I have a hard time believing that cannabis use during pregancy would not be correlated with lower cognitive outcomes regardless of if cannabis use was the cause.
I swear there’s two versions of every study done now
I have two questions. First, the study includes both these statements: “Raw data (pre‐winsorization) revealed, on average, women consumed 8.03 drinks and used cannabis 1.42 times throughout their entire pregnancy.” and “On average, throughout pregnancy, … women who endorsed any prenatal cannabis use reported that they used cannabis on 33.00 occasions.” I’m not understanding why these numbers are different. In their cohort, did women who used cannabis during pregnancy use it on average 1.42 times total, or 33 times total? That’s a big difference.
Also a huge buried detail: “Children with especially poor cognition (e.g., severe learning disorder and intellectual disability) were excluded from the ABCD sample. Therefore, results are only generalizable to children within the typical range of cognitive development.” **The conclusions of this study is not nearly as broad as the headline appears. It *excluded* children with severe learning disabilities and particularly poor cognition.** So it says nothing about whether prenatal alcohol and cannabis use cause more severe cognition issues. IF the child is in the normal range, there’s no observable difference (according to this study). That’s a big “if” and pretty wild it’s buried halfway through the study.
This is a deliberately deceptive headline promoted by a known pro-cannabis lobby group. Lets see if they’ll post this study: [https://jamanetwork.com/journals/jamapsychiatry/fullarticle/2770964](https://jamanetwork.com/journals/jamapsychiatry/fullarticle/2770964) No? What about this one: [https://pubmed.ncbi.nlm.nih.gov/36791556/](https://pubmed.ncbi.nlm.nih.gov/36791556/)
This is the best news I’ve hear of this year!
I can’t think of a more damaging way to present this information in a headline.

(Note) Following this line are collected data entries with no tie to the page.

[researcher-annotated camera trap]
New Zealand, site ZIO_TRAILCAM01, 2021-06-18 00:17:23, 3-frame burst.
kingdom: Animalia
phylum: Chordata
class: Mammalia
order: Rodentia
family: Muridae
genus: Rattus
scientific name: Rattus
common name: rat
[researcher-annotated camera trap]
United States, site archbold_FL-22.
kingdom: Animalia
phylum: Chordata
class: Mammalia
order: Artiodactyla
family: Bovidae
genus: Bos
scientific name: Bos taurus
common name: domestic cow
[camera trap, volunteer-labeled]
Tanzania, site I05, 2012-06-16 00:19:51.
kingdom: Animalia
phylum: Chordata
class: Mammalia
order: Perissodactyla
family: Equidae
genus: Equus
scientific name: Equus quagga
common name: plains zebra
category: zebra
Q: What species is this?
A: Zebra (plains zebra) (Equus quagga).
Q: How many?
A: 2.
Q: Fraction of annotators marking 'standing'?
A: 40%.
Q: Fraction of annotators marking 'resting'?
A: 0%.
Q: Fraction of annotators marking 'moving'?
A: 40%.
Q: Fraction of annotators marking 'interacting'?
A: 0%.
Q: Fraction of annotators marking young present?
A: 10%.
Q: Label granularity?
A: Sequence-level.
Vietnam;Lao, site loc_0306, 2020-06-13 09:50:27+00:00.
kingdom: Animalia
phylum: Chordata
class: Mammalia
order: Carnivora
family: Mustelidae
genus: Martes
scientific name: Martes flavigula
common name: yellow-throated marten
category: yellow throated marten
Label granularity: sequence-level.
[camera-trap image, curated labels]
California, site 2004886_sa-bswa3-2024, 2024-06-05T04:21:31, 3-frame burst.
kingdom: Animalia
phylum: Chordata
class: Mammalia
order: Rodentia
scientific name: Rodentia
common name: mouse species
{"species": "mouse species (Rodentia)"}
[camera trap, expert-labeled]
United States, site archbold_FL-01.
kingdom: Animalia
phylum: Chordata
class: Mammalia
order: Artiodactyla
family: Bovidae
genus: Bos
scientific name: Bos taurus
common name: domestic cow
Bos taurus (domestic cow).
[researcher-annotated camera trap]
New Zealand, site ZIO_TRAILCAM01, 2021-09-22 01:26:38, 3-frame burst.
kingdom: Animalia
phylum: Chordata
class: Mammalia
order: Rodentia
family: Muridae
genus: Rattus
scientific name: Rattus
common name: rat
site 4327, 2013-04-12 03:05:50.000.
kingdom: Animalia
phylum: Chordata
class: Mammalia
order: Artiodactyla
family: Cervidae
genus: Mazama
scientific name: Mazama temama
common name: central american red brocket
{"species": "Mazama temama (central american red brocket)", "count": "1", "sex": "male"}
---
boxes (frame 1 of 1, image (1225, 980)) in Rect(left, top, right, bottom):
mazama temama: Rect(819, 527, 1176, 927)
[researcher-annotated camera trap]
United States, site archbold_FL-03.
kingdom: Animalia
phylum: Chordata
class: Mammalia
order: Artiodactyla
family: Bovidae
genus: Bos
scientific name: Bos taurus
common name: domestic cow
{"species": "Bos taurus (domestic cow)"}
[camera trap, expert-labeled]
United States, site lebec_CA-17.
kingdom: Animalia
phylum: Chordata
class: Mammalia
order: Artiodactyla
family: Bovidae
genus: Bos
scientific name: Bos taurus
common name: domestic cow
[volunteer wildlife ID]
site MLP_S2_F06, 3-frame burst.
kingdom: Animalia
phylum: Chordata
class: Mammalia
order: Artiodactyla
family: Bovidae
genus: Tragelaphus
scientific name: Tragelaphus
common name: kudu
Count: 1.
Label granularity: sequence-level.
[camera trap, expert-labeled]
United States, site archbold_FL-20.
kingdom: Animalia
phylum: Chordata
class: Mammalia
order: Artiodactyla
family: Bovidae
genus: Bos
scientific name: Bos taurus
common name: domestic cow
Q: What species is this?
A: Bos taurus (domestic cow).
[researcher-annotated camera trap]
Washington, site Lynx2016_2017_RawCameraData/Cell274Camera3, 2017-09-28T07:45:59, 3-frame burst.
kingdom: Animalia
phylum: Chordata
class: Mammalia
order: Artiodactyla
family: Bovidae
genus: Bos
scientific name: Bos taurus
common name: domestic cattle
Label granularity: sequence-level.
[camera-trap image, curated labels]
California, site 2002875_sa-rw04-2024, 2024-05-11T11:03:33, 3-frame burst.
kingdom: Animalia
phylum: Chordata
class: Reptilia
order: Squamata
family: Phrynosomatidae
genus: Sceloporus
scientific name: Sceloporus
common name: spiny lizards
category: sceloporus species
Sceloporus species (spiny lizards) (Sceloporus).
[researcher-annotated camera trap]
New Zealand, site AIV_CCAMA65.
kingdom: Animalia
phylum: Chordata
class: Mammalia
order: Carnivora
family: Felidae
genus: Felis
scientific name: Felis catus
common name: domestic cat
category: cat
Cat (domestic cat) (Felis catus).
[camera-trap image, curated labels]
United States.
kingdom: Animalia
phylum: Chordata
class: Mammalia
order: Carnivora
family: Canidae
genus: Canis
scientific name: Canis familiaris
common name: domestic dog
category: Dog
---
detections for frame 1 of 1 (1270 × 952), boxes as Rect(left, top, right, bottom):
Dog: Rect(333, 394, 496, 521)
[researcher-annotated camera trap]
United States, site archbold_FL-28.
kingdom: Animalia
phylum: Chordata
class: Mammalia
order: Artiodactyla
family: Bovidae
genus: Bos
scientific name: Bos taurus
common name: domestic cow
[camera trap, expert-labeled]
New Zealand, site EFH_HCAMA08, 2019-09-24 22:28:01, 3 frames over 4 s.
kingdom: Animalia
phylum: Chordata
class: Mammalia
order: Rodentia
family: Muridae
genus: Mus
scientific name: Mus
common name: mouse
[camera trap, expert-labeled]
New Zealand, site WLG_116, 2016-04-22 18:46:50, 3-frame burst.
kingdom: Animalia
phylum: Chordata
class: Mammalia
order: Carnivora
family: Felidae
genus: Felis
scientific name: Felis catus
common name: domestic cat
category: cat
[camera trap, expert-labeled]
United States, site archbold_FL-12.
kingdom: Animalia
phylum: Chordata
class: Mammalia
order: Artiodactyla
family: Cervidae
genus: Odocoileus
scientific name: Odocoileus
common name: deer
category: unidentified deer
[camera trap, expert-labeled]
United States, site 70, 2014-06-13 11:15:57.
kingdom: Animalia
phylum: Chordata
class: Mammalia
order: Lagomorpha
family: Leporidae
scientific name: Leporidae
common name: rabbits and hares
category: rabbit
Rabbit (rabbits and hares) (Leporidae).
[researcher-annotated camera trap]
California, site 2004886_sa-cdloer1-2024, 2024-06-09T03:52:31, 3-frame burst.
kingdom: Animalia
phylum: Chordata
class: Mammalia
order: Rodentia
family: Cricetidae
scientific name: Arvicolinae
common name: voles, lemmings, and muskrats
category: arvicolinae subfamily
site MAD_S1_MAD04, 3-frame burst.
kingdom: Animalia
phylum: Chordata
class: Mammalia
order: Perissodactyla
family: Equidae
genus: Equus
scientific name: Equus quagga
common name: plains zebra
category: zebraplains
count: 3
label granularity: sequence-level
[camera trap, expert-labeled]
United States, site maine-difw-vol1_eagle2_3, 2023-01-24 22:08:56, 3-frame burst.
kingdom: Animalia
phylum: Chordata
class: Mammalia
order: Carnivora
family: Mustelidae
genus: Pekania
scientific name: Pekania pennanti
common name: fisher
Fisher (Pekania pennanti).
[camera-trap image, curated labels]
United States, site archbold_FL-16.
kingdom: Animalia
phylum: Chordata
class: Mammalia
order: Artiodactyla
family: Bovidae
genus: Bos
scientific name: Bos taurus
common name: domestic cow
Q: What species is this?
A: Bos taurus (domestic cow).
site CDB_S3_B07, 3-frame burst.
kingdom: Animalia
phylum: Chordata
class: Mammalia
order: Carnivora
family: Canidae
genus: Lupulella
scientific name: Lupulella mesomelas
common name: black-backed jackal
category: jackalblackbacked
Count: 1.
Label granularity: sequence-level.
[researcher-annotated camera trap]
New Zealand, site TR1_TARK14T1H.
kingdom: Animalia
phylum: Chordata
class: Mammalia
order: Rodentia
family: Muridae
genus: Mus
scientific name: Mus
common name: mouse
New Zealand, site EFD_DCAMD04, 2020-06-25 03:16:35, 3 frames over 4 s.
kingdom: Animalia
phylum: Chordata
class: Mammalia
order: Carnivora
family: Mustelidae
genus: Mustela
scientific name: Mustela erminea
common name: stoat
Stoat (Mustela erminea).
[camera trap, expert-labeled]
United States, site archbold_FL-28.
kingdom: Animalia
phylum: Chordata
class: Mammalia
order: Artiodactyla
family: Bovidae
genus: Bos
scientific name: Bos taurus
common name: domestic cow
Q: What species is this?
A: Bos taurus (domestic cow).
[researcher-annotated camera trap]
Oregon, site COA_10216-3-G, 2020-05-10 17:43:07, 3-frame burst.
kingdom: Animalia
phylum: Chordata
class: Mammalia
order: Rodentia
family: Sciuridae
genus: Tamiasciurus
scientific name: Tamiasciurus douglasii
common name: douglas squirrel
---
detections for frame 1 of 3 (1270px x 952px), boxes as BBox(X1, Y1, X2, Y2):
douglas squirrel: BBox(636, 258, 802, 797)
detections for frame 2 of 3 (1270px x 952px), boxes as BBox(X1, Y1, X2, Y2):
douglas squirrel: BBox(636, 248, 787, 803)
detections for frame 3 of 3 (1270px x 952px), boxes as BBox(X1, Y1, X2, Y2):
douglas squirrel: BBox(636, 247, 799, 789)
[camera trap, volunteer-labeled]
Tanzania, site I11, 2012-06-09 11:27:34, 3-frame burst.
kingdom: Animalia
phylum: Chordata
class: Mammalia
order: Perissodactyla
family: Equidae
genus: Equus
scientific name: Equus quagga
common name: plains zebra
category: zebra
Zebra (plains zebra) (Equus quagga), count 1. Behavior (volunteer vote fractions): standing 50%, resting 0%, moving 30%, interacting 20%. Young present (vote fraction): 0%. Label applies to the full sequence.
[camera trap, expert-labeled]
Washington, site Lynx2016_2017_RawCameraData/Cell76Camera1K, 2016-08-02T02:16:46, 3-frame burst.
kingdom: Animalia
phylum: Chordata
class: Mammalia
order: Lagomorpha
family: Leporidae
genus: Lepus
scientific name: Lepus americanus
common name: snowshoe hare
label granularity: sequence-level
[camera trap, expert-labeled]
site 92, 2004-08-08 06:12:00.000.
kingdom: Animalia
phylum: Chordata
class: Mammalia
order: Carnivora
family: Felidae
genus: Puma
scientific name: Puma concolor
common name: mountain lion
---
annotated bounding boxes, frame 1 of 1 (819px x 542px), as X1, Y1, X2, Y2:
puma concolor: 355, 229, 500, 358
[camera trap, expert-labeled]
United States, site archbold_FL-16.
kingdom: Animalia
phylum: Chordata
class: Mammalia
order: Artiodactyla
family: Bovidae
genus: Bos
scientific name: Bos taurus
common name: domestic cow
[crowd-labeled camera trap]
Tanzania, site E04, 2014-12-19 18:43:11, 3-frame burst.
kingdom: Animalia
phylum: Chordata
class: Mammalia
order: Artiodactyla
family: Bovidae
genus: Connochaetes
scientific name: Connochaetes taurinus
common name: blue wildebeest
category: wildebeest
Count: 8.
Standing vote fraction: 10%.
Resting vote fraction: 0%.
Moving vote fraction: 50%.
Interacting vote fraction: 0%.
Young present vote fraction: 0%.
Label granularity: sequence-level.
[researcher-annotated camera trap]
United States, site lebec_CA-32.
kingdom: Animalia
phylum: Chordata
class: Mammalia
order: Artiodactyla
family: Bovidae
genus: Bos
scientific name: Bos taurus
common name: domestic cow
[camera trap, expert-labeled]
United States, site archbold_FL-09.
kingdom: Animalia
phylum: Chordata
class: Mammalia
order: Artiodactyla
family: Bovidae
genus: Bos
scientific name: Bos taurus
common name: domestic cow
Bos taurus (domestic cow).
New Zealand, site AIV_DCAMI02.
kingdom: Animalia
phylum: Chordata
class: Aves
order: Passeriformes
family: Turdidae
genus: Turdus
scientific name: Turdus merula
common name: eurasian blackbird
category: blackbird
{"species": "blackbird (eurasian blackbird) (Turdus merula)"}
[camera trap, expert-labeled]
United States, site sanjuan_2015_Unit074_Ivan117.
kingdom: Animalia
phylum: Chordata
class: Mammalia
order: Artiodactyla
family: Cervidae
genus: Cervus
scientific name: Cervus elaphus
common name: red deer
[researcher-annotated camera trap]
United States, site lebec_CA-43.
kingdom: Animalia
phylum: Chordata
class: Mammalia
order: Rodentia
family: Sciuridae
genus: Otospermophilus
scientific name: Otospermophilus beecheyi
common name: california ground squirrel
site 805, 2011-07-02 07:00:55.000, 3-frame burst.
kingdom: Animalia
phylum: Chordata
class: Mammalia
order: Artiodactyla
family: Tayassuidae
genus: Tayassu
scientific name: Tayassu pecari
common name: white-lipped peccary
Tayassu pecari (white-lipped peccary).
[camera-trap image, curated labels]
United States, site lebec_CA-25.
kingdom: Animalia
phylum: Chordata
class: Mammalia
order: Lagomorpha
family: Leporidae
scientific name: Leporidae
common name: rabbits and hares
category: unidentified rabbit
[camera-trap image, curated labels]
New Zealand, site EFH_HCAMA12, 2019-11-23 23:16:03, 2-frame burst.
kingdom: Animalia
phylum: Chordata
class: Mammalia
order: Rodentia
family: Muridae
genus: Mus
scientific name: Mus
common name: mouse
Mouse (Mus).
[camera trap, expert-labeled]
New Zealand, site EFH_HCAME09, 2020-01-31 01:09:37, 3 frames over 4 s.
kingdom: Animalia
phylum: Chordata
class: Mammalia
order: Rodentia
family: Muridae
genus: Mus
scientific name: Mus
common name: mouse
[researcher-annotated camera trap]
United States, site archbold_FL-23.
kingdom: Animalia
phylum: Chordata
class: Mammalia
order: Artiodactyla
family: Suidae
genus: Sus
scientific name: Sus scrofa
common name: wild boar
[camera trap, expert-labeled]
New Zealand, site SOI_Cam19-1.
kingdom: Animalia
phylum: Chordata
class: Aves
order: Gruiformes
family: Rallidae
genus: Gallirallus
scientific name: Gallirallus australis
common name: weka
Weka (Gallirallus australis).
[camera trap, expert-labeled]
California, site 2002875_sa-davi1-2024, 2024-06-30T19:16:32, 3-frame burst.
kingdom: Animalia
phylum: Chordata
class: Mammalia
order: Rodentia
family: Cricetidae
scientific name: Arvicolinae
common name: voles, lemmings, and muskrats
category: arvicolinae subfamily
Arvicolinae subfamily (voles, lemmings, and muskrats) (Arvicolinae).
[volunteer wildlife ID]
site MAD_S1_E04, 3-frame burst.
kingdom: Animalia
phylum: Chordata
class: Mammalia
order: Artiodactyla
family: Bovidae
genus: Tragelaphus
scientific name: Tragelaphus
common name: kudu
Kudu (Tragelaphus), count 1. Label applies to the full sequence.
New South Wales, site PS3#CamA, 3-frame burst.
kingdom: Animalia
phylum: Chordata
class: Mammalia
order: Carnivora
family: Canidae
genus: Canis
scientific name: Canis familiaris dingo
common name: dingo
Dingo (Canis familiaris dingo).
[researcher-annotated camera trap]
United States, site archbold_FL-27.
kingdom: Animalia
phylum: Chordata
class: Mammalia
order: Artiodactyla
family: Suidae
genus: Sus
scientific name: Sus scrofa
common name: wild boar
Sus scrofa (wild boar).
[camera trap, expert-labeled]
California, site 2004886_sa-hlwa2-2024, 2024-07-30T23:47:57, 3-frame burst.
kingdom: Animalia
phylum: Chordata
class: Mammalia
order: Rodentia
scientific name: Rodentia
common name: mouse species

Might as well say ’science says you’re good to smoke weed while pregnant‘ because that’s how a lot of people are gonna read it.
Of course it bloody does. It’s highly psychoactive and long term use causes memory loss which is indicative of an undesirable change or is causing toxicities (literal brain damage) in your neurological makeup. You don’t need a nonsense study to figure out that if the mother ingests cannabis then it goes in to the placenta and then in to the baby. A baby is tiny so will obviously be affected greatly.
Maybe a very rare joint would be safe but chronic use will most definitely affect the foetus. The mother’s diet and stress levels affect the baby so why on earth would cannabis NOT affect the baby.
I’m not a professional but it doesn’t require a degree to figure that one out.